▸ **WRITTEN TASK 1**
Return every line of the records that contains the word "inches".

▸ **SOURCE EXCERPT**
┏━━

Other than VoI based performance markers we can also use time as a metric to determine certain aspects of performance. Time taken by an AUV for a complete traversal of the set of sensor nodes can be employed for this purpose. The earlier an AUV completes the tour of a UWSN, the more readily it is available for a new tour of this or another neighboring UWSN. Time can be useful in understanding energy $E_{AUV}$ consumed by the AUV to complete its tour. Energy consumed is proportional to the distance it travels $D_{tour}$ which is proportional to the time taken by the AUV to complete the tour $T_{tour}$. Shorter tours also result in less wear and tear of the AUVs.

$$\begin{array}{c}\hfill \Delta \tau ={\tau }_{finish}-{\tau }_{start}=T_{tour}\propto D_{tour}\propto E_{AUV}\end{array}$$

(25)

A measure of the efficiency $\mathsf{\Omega }$ of a planner can be determined by combining ${\mathsf{{\rm Y}}}_L$ and $T_{tour}$. $\mathsf{\Omega }$ is inversely proportional to both ${\mathsf{{\rm Y}}}_L$ and $T_{tour}$, therefore,

$$\begin{array}{c}\hfill \mathsf{\Omega }\propto {\displaystyle \frac{1}{{\mathsf{{\rm Y}}}_L}}·{\displaystyle \frac{1}{T_{tour}}}\Rightarrow \mathsf{\Omega }={\displaystyle \frac{p}{q{\mathsf{{\rm Y}}}_L·r{T}_{tour}}}={\displaystyle \frac{k}{{\mathsf{{\rm Y}}}_L·T_{tour}}}\end{array}$$

(26)

┗━━

▸ **WRITTEN TASK 2**
In the excerpt on AUV tour performance, what is the energy consumed by the AUV said to be proportional to?

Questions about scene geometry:
┏━━

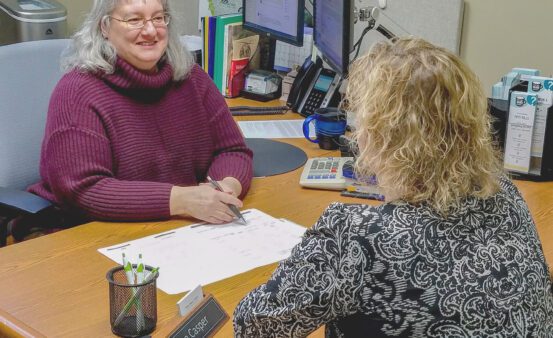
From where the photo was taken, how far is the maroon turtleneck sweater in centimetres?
183

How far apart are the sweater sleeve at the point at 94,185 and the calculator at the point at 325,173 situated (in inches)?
16.0

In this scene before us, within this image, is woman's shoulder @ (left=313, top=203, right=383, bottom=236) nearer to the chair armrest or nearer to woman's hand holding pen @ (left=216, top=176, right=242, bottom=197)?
woman's hand holding pen @ (left=216, top=176, right=242, bottom=197)

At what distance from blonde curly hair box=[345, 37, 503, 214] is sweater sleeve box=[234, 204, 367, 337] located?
0.11 meters

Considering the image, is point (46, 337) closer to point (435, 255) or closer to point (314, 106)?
point (435, 255)

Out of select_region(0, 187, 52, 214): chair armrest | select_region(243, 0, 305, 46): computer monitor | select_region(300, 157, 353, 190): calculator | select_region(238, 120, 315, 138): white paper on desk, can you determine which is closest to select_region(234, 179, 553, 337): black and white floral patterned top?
select_region(300, 157, 353, 190): calculator

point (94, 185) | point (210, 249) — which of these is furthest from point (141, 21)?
point (210, 249)

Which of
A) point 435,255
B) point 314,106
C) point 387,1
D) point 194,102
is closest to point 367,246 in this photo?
point 435,255

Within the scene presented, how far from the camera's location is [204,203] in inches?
71.1

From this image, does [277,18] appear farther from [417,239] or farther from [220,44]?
[417,239]

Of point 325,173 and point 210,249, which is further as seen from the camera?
point 325,173

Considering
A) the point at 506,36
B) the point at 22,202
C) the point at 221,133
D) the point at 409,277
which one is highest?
the point at 506,36

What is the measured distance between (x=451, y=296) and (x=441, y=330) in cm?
5

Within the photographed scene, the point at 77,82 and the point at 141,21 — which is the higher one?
the point at 141,21

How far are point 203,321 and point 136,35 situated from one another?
37.8 inches
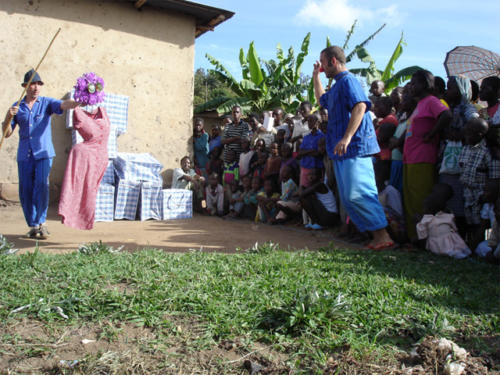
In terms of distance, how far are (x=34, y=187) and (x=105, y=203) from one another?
2632 mm

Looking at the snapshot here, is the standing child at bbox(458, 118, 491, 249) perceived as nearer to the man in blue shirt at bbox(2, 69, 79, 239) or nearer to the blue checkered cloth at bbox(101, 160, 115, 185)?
the man in blue shirt at bbox(2, 69, 79, 239)

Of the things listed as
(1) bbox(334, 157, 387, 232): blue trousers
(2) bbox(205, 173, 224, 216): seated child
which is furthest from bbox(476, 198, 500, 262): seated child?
(2) bbox(205, 173, 224, 216): seated child

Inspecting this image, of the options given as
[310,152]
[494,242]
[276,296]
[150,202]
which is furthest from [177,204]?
[276,296]

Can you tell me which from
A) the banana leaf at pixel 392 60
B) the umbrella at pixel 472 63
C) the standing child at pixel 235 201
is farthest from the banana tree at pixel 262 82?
the umbrella at pixel 472 63

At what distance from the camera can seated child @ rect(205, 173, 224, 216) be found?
9227 millimetres

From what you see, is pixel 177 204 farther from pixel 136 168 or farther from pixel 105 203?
pixel 105 203

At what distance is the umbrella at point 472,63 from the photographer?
5.96m

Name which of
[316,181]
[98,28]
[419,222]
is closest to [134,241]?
[316,181]

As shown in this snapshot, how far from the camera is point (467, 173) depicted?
4707 mm

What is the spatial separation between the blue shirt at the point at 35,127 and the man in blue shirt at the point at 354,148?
357 centimetres

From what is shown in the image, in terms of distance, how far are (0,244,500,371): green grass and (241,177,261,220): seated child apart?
4.33 m

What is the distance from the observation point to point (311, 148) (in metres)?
7.28

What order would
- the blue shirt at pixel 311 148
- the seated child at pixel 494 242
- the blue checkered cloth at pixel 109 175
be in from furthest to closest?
the blue checkered cloth at pixel 109 175 → the blue shirt at pixel 311 148 → the seated child at pixel 494 242

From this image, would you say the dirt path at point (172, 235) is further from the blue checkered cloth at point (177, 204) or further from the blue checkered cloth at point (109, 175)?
the blue checkered cloth at point (109, 175)
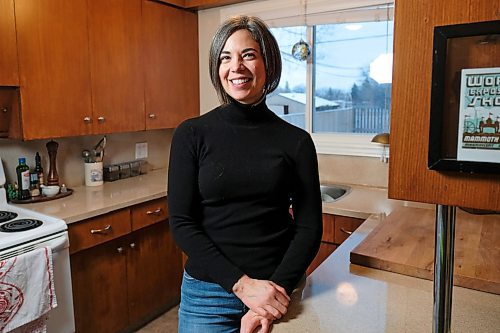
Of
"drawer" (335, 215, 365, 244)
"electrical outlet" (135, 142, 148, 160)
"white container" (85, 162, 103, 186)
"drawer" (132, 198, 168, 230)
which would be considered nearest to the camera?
"drawer" (335, 215, 365, 244)

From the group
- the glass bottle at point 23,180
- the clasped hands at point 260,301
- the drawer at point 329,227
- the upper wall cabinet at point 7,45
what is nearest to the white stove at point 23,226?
the glass bottle at point 23,180

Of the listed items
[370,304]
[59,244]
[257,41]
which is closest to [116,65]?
[59,244]

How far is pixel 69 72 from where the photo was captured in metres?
2.28

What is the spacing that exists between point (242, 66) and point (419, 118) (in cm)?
59

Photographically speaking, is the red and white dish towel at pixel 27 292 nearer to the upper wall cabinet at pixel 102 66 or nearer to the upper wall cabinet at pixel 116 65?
the upper wall cabinet at pixel 102 66

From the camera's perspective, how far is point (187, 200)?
1.03 metres

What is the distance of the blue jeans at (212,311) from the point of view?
3.28 feet

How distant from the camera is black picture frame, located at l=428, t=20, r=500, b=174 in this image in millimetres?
445

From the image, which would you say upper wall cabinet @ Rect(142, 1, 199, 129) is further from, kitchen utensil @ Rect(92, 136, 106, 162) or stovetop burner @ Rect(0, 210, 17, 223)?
stovetop burner @ Rect(0, 210, 17, 223)

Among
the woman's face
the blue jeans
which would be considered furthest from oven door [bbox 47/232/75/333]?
the woman's face

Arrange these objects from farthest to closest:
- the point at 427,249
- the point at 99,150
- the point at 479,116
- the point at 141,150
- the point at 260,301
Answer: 1. the point at 141,150
2. the point at 99,150
3. the point at 427,249
4. the point at 260,301
5. the point at 479,116

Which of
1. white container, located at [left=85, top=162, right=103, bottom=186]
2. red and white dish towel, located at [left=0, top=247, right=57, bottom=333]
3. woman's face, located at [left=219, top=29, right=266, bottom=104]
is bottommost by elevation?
red and white dish towel, located at [left=0, top=247, right=57, bottom=333]

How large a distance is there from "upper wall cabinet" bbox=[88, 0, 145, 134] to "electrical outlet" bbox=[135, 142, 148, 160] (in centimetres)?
36

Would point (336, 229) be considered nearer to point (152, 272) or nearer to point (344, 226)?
point (344, 226)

┗━━

▸ **FINAL ANSWER 1**
How far apart are the sweater sleeve at the point at 94,185 and the calculator at the point at 325,173 situated (in inches)?
Within the scene presented, how far from the camera's location is [204,203] in inches?
37.8 inches

▸ **FINAL ANSWER 2**
The distance the AUV travels.